In this article I’m going to discuss what market inflections are since much of what we believe in revolves around that. Inflection investing typically marks the shift in a market cycle, policies or some sector that is undergoing changes. Those changes can be both positive and negative and can lead to repricing of an asset class or stock.
So let’s take that a step further and talk about market inflections. When I say market, I mean the S&P500 and the other major US stock indices, so we are clear. The market at large can see both technical and fundamental inflections and I am going to explain a technical inflection next.
In The LongVol Report in 2022, early September we spotted an idea where the S&P500 along with the Russell 2000 could lead to “breakdown to bounce” scenario. Where the news was consistently bad but market-timing laid out a potential market inflection ahead of time.
What was spotted before that was the potential entry ahead of time so that it allowed for:
- Portfolio construction
- Risk management
- Hedging as needed
The October lows to end of year rally was what we were looking for. From that point the market (S&P500) rallied north of +20%. This is a market inflection – a technical and market-timing overlay combined with a thematic tailwind (economic data) set this scenario up. Below are notes from The Long Vol Report from Septmber 18, 2022.
Now that is, call it, half of the analysis. The idea was that there was a potential inflection coming in the market where a subsequent rally would form. The second half is then taking said idea and expressing that view. Most in DeltaOne manage their own books as they see fit based on duration, risk (capital available) as well as their personal investing goals so the structure of the idea, ultimately, comes down to each individual.

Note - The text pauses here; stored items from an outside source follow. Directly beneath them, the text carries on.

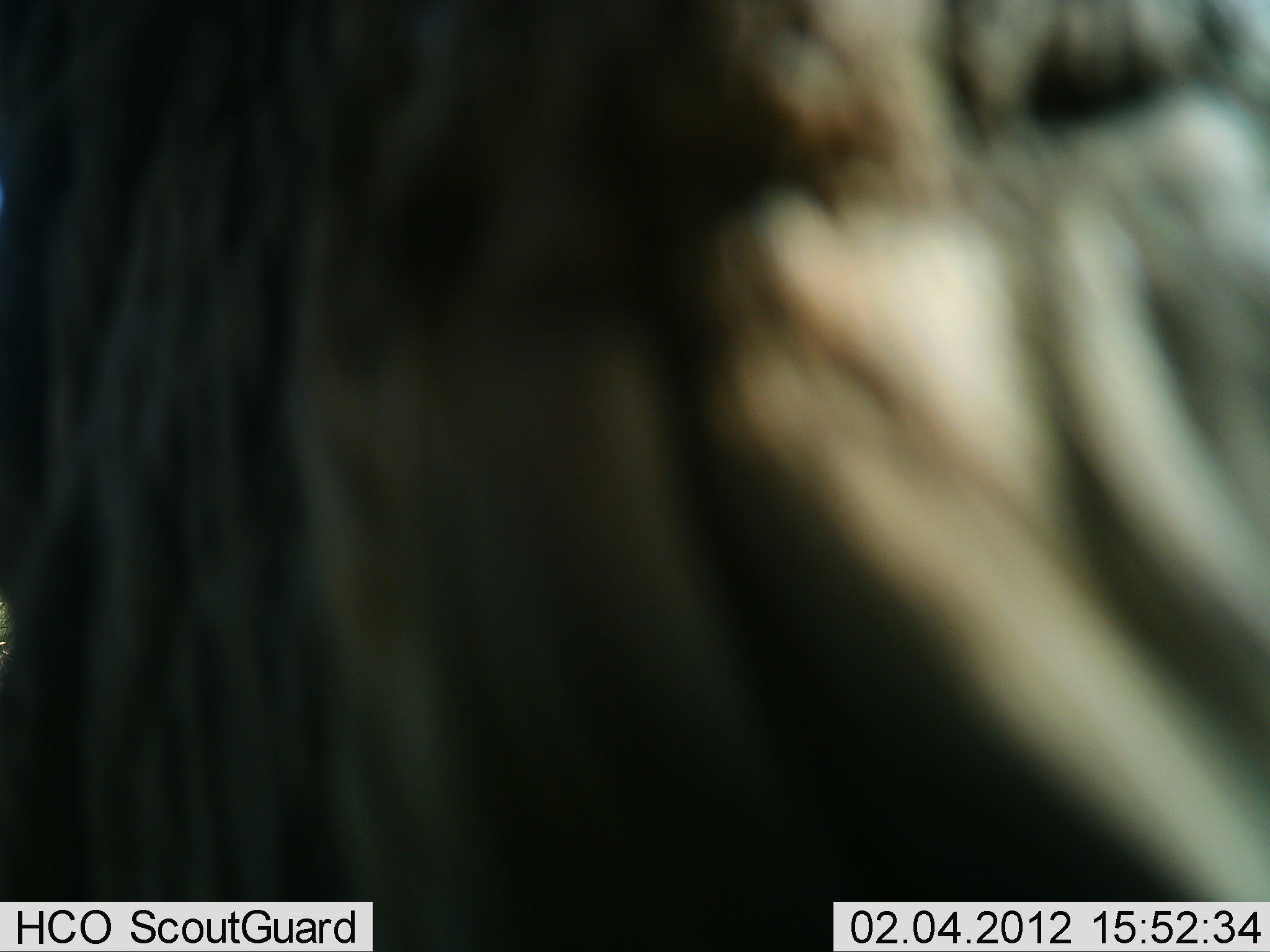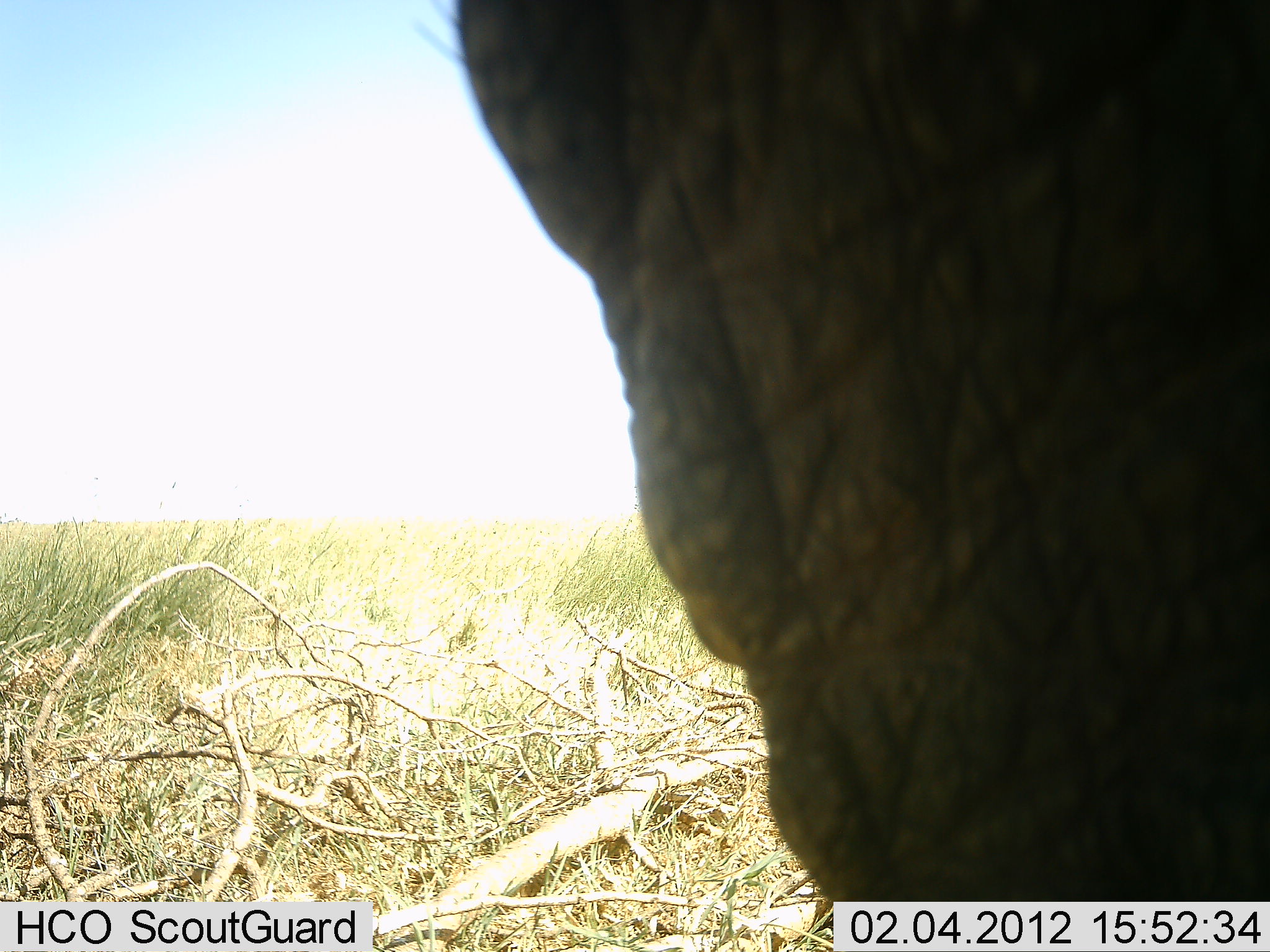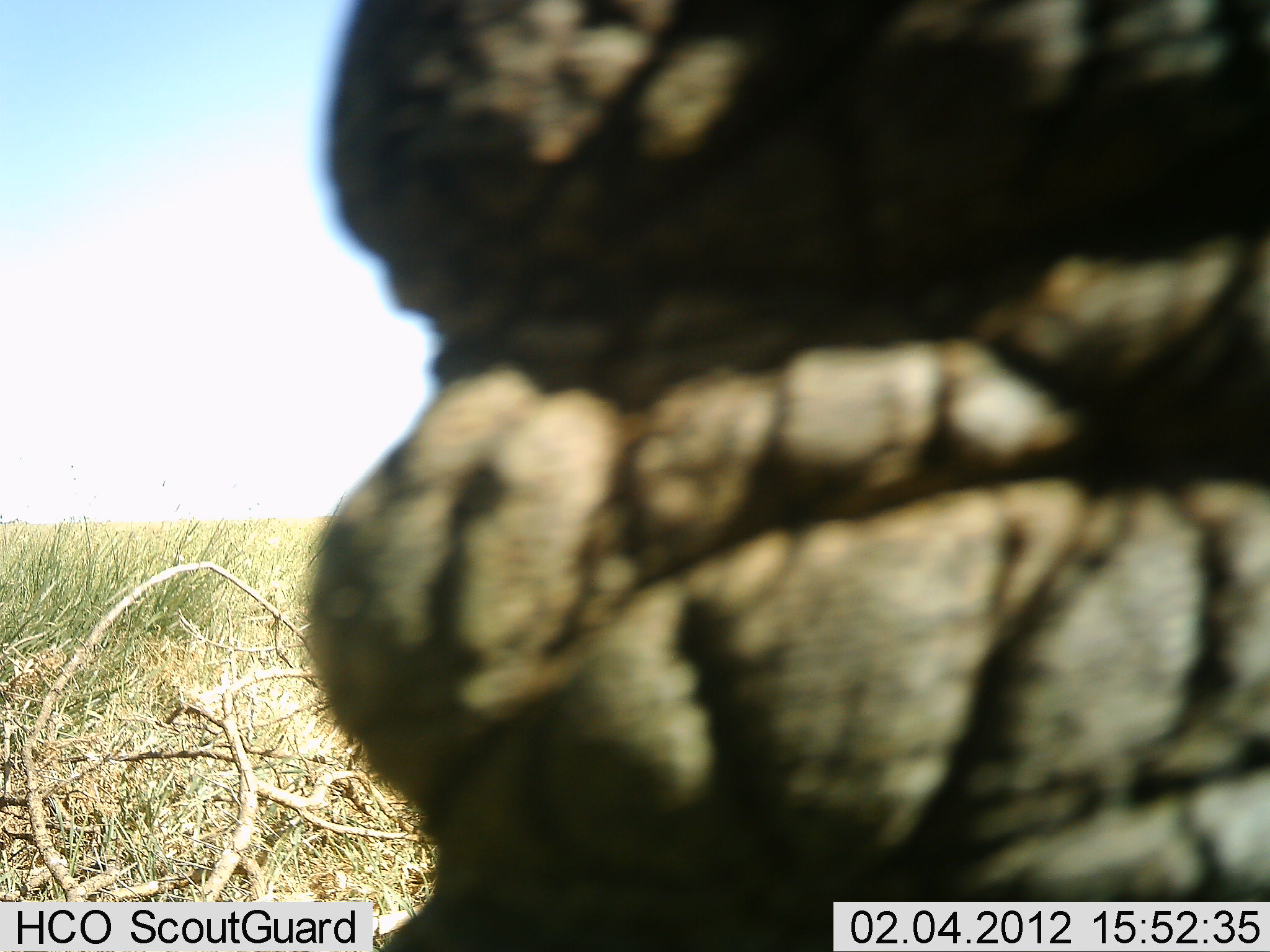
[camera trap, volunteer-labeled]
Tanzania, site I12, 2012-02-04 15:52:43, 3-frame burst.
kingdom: Animalia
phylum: Chordata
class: Mammalia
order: Proboscidea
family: Elephantidae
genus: Loxodonta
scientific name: Loxodonta africana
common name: african bush elephant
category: elephant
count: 1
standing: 68%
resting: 0%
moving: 32%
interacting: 0%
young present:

However, with this market inflection we discussed expressing the idea through ETFs and Index call options as a way to capture alpha. Were there other ways to express this view with say individual names? Yes of course but given the analysis on the underlying names and macro cycle we were/are in the best path forward was through the use of ETFs and Index calls.
So this is one way to drive returns v. say, finding an individual stock and looking to buy and hold. For those reading these articles this would be categorized as a trade not an investment.